Individuelle Lernwege, selbstgesteuertes Lernen und individualisierte Rückmeldungen stoßen jedoch dann an Grenzen, wenn es für die SchülerInnen um abschlussrelevante Leistungen geht und Bildungsabschlüsse erreicht werden sollen. Ein Zentralabitur stellt allen Jugendlichen die gleichen Aufgaben, der mittlere Schulabschluss verlangt von den SchülerInnen die Bearbeitung identischer Formate. Von den SchülerInnen werden schließlich umfassende Kompetenzen in den Bereichen Lesen, Schreiben und Rechnen erwartet, wenn sie eine Ausbildung oder ein Studium beginnen wollen. In diesem Zusammenhang haben sich länderübergreifende Vergleichsarbeiten wie PISA oder VERA als sinnvoll erwiesen. Die Vergleichsarbeiten geben eine gruppenbezogene Rückmeldung, zeigen aber auch auf, inwieweit die schulischen Leistungen der jeweiligen SchülerInnen den Anforderungen der nationalen Bildungsstandards entsprechen.
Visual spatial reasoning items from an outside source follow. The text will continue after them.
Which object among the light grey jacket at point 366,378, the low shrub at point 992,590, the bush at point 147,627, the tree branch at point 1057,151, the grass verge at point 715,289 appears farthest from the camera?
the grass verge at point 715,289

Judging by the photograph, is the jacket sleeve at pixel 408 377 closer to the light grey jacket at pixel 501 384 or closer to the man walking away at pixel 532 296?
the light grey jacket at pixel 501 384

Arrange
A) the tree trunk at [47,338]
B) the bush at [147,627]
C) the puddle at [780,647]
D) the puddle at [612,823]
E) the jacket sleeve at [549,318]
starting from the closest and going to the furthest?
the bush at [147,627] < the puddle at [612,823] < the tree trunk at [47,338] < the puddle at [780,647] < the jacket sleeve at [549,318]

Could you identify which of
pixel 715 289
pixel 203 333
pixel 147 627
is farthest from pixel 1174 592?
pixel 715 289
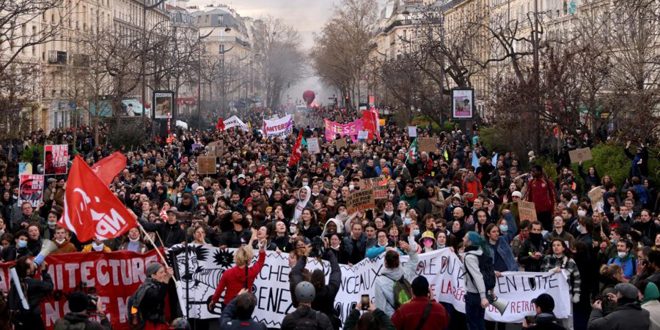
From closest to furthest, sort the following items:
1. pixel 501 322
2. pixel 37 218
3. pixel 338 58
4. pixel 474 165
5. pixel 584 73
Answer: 1. pixel 501 322
2. pixel 37 218
3. pixel 474 165
4. pixel 584 73
5. pixel 338 58

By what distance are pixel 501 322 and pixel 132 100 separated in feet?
170

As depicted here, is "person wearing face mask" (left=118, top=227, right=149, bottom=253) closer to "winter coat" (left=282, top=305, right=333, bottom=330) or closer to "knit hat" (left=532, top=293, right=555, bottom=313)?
"winter coat" (left=282, top=305, right=333, bottom=330)

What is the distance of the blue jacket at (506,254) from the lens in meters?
13.6

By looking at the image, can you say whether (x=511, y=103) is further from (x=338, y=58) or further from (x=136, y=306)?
(x=338, y=58)

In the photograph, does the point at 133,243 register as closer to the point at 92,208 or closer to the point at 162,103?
the point at 92,208

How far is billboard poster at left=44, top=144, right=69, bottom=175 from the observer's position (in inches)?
1016

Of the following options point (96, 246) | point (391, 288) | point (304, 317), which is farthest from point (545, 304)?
point (96, 246)

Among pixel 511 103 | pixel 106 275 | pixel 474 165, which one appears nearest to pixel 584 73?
pixel 511 103

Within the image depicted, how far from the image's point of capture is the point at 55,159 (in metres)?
26.0

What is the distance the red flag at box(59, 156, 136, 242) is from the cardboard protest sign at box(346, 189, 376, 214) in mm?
7059

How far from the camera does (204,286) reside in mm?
14188

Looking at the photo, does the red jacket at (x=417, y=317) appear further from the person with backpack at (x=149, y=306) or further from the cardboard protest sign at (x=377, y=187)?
the cardboard protest sign at (x=377, y=187)

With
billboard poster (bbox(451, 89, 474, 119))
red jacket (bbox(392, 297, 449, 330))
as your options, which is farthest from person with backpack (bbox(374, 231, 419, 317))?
billboard poster (bbox(451, 89, 474, 119))

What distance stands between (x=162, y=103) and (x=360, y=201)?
95.5ft
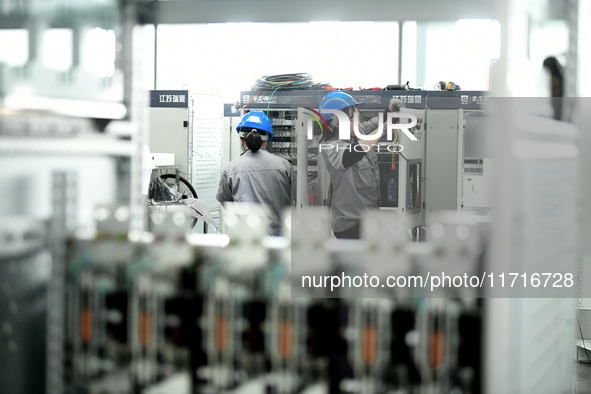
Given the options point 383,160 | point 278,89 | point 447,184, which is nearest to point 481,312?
point 383,160

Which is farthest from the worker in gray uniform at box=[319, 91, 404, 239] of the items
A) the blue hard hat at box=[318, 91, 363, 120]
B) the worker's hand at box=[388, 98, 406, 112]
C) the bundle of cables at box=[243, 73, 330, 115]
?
the bundle of cables at box=[243, 73, 330, 115]

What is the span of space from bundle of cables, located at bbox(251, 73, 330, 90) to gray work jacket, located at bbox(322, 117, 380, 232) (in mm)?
1737

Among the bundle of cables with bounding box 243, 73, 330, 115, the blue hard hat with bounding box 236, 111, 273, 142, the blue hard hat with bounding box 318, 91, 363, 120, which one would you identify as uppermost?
the bundle of cables with bounding box 243, 73, 330, 115

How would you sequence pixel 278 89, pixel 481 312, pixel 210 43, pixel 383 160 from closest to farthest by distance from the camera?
pixel 481 312
pixel 383 160
pixel 278 89
pixel 210 43

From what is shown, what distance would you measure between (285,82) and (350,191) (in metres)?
2.05

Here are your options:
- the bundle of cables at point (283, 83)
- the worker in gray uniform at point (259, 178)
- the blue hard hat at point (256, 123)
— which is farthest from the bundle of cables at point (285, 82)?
the worker in gray uniform at point (259, 178)

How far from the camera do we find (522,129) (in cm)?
129

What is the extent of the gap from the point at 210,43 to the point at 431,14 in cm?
1010

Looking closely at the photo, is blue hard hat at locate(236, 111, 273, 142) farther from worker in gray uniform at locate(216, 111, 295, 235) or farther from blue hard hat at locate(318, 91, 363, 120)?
blue hard hat at locate(318, 91, 363, 120)

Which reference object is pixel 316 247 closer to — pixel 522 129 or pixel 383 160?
pixel 522 129

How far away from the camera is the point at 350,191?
4508 mm

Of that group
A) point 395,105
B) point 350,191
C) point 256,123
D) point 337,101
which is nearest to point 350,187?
point 350,191

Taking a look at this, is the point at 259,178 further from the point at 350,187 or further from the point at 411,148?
the point at 411,148

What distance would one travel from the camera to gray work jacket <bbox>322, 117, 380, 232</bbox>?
446cm
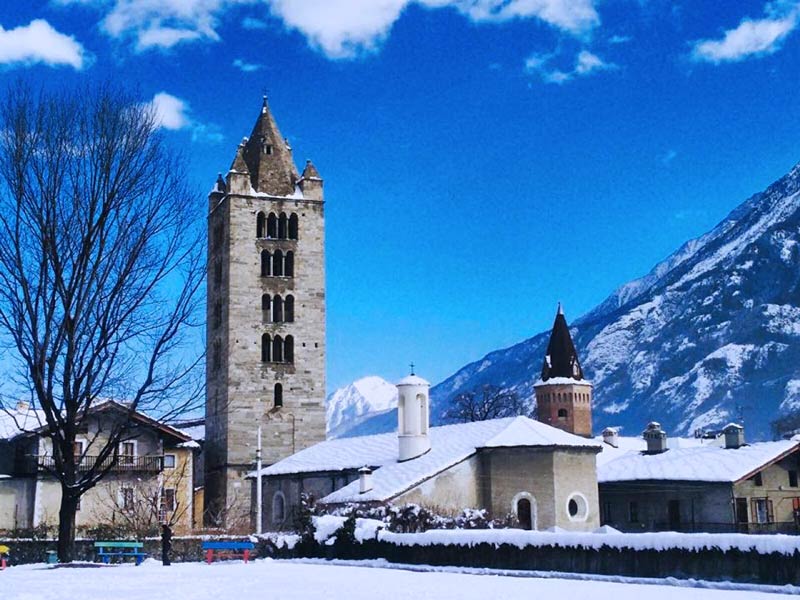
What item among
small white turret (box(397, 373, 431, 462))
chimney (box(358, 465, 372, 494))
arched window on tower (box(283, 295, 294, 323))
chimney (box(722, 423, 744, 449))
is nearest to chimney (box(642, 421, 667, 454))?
chimney (box(722, 423, 744, 449))

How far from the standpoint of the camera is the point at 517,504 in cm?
4484

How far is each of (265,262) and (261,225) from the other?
7.75 ft

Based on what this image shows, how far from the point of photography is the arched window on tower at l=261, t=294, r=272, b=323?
70938mm

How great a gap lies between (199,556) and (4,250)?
15698mm

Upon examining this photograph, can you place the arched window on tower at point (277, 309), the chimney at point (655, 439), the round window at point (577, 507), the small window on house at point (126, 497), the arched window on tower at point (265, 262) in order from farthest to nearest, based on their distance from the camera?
the arched window on tower at point (265, 262) → the arched window on tower at point (277, 309) → the chimney at point (655, 439) → the small window on house at point (126, 497) → the round window at point (577, 507)

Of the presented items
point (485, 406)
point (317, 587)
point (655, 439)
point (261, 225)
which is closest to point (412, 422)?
point (655, 439)

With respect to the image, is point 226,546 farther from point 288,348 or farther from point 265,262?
point 265,262

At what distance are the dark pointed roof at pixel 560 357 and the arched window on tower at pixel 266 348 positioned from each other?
33.7 metres

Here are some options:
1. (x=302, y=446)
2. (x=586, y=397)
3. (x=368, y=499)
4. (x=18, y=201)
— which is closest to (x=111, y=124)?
(x=18, y=201)

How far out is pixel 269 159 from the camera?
243ft

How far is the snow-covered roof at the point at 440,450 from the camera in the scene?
44750 millimetres

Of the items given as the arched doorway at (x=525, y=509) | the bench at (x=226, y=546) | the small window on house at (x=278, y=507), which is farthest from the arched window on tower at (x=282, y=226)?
the bench at (x=226, y=546)

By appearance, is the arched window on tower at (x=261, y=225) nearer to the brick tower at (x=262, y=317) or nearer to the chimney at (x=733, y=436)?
the brick tower at (x=262, y=317)

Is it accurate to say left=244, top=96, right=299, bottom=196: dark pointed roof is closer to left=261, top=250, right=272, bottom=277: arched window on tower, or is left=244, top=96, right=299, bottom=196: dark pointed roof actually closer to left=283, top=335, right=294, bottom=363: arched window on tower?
left=261, top=250, right=272, bottom=277: arched window on tower
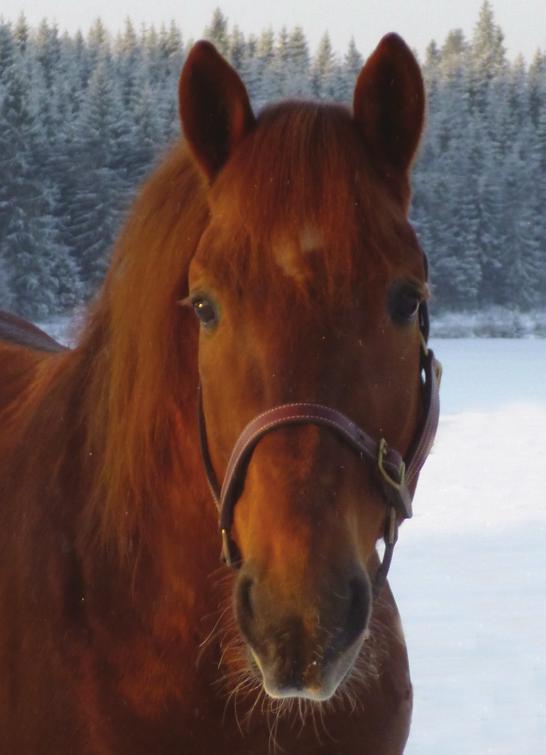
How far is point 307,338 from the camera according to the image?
1.67m

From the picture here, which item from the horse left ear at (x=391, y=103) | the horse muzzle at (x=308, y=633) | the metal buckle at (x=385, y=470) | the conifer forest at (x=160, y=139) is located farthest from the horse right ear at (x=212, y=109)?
the conifer forest at (x=160, y=139)

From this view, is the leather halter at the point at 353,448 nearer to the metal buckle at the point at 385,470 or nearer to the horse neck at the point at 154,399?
the metal buckle at the point at 385,470

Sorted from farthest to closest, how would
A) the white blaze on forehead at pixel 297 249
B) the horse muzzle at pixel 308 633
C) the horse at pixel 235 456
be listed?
the white blaze on forehead at pixel 297 249
the horse at pixel 235 456
the horse muzzle at pixel 308 633

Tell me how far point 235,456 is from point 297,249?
34 centimetres

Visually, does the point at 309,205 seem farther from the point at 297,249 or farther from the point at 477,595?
the point at 477,595

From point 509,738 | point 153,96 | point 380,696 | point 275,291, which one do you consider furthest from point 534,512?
point 153,96

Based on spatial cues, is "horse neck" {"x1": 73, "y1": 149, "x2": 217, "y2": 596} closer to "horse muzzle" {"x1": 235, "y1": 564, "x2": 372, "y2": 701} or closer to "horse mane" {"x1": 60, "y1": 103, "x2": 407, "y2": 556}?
"horse mane" {"x1": 60, "y1": 103, "x2": 407, "y2": 556}

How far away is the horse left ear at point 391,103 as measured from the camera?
1.87 m

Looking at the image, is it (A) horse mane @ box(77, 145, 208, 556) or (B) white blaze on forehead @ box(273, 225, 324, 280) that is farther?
(A) horse mane @ box(77, 145, 208, 556)

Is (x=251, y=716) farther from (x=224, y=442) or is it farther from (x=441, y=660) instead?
(x=441, y=660)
Die Kinder und Jugendlichen erhalten somit im Verlauf ihrer schulischen Laufbahn mehrfach, u. a. mit VERA3 und 8, Rückmeldung darüber, welche Stärken und Schwächen sie haben und wo genau sie sich auf ihrem Weg – zu einem Schulabschluss – befinden.
Fazit
Guter Unterricht erkennt die Unterschiedlichkeit der SchülerInnen als Grundphänomen von Schule an und setzt sie positiv ein. Insofern nehmen Schulen, die mit ihrem Unterricht auf eine homogene SchülerInnenschaft abzielen, Kindern die Möglichkeit und das Recht auf freie Entfaltung und selbstbestimmtes Lernen. Aber: Guter Unterricht braucht Raum und Zeit für Lehrkräfte, damit diese bei der Vorbereitung, Planung, Evaluation und Reflektion von Unterrichtsvorhaben der heterogenen Schülerschaft bestmöglich gerecht werden können. Schulen müssen langfristig tragfähige Arbeits- und Kommunikationsstrukturen innerhalb des pädagogischen Personals sowie Kooperationen aller am Schulleben Beteiligten entwickeln.
Ein Unterricht, der durch binnendifferenziert organisierte Lehr- und Lernformate den Lernbedürfnissen und -fähigkeiten der SchülerInnen gerecht zu werden versucht, lenkt den Blick von der Vergleichbarkeit der Leistungen stärker auf die individuelle Lernentwicklung, etwa durch klassenbezogene, aber auch länder- und bundesweite Vergleichsarbeiten. Lehrkräfte beurteilen damit die Leistungen des Schülers bzw. der Schülerin weniger anhand der Ergebnisse der MitschülerInnen – also anhand der sozialen Bezugsnorm –, sondern sie überprüfen und bewerten den Entwicklungsstand der Kenntnisse, Kompetenzen und Fähigkeiten der Kinder und Jugendlichen stärker in Hinblick auf ihre persönliche Entwicklung – wählen also eine individuelle Bezugsnorm. Meine Aufgabe als Lehrkraft ist es dabei, jede Schülerin und jeden Schüler auf diesem schulischen Weg zu unterstützen, zu erklären, ihnen zu helfen und auch Leistungen einzufordern, damit sie die Chance auf einen bestmöglichen Schulerfolg haben.